** Data shown follows **

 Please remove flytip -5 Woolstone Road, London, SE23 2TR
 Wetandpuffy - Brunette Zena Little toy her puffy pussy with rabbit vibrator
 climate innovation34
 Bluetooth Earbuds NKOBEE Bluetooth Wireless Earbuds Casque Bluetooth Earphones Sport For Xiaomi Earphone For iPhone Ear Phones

** End of Data shown **

> Work to be completed: Copy exactly the lines that run from the one with "climate innovation34" to the last line of the material, including both.

> Expected answer:
 climate innovation34
 Bluetooth Earbuds NKOBEE Bluetooth Wireless Earbuds Casque Bluetooth Earphones Sport For Xiaomi Earphone For iPhone Ear Phones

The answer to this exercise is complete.